Document similarities with cosine similarity

Since R2020a

Description

example

similarities = cosineSimilarity(documents) returns the pairwise cosine similarities for the specified documents using the tf-idf matrix derived from their word counts. The score in similarities(i,j) represents the similarity between documents(i) and documents(j).

example

similarities = cosineSimilarity(documents,queries) returns similarities between documents and queries using tf-idf matrices derived from the word counts in documents. The score in similarities(i,j) represents the similarity between documents(i) and queries(j).

example

similarities = cosineSimilarity(bag) returns pairwise similarities for the documents encoded by the specified bag-of-words or bag-of-n-grams model using the tf-idf matrix derived from the word counts in bag. The score in similarities(i,j) represents the similarity between the ith and jth documents encoded by bag.

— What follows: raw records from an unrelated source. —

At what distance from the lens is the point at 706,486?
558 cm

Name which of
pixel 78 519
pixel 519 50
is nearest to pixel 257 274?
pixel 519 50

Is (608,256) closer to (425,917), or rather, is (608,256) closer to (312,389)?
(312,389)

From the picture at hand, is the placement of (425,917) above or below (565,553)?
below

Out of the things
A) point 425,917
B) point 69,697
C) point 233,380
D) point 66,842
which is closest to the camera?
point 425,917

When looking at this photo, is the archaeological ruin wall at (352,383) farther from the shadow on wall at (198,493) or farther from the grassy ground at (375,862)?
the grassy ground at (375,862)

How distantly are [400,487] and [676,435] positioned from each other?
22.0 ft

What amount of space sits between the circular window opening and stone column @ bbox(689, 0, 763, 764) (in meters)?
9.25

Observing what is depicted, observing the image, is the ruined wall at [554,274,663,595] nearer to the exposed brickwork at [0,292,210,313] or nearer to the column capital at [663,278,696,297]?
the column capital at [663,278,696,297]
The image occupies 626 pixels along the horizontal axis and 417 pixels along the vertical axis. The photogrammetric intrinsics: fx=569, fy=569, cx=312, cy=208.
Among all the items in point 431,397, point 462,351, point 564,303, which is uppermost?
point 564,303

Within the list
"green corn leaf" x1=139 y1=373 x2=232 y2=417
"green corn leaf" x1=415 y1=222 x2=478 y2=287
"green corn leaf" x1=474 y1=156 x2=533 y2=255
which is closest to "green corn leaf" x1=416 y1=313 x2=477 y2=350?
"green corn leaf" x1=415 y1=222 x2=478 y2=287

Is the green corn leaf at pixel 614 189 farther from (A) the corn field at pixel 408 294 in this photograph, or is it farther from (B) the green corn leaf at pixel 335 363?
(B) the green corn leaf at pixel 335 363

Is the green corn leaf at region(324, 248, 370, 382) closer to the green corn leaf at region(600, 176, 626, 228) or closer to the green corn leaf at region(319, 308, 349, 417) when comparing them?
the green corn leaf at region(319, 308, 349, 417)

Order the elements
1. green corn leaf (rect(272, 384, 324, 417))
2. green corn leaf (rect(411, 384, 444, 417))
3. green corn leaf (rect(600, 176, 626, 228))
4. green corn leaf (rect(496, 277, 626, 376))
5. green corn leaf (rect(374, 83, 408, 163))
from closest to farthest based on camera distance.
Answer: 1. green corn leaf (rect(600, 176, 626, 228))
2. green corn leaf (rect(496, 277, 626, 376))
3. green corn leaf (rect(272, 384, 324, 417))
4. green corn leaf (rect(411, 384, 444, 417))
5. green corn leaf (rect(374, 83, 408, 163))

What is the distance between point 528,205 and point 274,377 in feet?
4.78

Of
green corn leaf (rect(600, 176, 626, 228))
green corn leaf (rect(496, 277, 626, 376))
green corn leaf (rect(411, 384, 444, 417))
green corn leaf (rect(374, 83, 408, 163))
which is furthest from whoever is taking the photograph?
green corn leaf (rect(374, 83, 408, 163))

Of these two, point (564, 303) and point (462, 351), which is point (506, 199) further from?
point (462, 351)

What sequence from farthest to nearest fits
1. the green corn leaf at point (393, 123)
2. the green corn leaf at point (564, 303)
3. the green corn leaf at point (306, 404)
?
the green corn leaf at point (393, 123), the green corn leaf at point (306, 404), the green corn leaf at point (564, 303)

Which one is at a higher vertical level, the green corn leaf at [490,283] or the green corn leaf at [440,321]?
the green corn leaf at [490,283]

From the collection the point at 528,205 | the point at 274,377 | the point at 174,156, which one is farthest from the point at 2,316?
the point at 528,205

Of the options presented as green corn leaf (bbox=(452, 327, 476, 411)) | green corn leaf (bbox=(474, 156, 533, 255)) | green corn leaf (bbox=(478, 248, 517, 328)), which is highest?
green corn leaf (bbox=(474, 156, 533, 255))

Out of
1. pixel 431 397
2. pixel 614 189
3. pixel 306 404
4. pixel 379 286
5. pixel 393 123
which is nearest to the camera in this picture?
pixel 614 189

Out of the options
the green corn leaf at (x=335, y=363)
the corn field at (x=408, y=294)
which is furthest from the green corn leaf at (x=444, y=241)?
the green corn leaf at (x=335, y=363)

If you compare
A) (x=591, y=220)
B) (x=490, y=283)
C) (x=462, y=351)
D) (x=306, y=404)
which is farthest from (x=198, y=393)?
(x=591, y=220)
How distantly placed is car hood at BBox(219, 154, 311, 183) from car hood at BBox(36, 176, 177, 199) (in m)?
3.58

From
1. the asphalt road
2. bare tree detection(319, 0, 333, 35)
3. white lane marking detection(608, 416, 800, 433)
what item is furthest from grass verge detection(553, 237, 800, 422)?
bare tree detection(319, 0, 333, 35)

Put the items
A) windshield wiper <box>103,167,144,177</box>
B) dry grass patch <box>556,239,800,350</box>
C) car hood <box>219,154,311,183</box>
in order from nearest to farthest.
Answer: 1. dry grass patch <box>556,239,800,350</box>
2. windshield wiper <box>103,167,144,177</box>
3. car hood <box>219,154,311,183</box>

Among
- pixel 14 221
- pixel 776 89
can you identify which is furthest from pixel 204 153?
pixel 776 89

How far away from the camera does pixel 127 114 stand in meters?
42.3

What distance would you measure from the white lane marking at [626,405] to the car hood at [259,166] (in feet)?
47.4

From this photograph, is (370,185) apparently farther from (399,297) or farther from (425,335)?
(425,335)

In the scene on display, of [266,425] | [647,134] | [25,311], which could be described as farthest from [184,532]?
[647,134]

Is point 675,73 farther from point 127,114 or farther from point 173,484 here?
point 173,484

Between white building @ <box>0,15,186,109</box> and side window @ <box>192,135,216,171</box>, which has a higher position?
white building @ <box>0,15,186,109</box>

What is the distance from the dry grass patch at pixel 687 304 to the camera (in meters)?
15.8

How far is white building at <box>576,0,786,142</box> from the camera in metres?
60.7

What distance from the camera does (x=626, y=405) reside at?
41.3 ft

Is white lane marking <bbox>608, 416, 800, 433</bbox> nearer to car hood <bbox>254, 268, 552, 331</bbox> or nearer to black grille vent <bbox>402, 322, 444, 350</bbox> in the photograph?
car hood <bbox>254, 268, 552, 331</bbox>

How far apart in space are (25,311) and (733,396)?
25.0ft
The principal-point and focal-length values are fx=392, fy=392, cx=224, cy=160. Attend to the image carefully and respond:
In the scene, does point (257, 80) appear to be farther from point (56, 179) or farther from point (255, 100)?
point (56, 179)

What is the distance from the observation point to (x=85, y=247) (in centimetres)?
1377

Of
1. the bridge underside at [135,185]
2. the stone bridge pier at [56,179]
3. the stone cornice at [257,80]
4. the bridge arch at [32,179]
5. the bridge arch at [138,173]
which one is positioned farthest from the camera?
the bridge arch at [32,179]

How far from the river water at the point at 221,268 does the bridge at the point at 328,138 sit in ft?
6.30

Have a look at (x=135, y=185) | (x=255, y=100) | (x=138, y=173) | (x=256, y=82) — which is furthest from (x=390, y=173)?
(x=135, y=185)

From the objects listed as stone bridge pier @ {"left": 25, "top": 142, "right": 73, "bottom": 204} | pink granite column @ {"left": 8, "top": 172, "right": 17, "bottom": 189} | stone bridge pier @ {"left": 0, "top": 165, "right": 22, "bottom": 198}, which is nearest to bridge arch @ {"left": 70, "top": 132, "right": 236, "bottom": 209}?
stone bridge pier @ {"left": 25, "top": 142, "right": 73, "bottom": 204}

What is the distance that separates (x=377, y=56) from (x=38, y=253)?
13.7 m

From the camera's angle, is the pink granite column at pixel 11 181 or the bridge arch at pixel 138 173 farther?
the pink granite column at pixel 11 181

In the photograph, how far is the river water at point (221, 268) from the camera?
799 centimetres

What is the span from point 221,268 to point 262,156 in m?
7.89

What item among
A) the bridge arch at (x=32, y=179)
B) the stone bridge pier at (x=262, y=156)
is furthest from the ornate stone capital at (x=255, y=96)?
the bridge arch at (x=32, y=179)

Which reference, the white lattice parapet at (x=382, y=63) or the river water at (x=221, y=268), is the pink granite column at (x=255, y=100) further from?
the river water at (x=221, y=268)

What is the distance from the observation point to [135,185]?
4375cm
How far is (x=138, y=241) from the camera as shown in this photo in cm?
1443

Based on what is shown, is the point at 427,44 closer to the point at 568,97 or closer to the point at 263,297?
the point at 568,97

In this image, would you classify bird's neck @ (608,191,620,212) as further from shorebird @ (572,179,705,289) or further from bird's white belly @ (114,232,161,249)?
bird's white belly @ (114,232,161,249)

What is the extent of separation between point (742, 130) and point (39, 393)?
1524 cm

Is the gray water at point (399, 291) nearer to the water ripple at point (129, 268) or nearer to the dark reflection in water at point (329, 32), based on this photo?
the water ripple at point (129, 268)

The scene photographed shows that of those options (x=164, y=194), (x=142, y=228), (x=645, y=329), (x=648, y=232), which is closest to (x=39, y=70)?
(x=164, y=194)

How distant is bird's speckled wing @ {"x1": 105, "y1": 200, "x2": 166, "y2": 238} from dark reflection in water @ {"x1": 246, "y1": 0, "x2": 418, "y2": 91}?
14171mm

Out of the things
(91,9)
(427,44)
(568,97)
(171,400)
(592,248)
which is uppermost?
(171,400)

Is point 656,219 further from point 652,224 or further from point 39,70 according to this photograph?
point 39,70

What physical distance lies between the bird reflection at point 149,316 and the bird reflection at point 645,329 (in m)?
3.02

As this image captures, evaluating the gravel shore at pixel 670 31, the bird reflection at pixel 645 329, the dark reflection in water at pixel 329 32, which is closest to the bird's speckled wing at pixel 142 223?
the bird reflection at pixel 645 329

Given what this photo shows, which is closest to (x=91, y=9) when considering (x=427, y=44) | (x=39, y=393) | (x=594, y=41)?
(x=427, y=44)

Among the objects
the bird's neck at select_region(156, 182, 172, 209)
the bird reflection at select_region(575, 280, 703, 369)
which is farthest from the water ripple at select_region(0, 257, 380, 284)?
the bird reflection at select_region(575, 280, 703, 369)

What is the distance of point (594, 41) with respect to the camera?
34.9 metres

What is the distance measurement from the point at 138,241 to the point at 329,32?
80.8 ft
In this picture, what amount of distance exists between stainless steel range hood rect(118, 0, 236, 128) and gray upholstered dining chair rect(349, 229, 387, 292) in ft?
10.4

similarities = cosineSimilarity(bag,queries) returns similarities between the documents encoded by the bag-of-words or bag-of-n-grams model bag and queries using tf-idf matrices derived from the word counts in bag. The score in similarities(i,j) represents the similarity between the ith document encoded by bag and queries(j).

example

similarities = cosineSimilarity(M) returns similarities for the data encoded in the row vectors of the matrix M. The score in similarities(i,j) represents the similarity between M(i,:) and M(j,:).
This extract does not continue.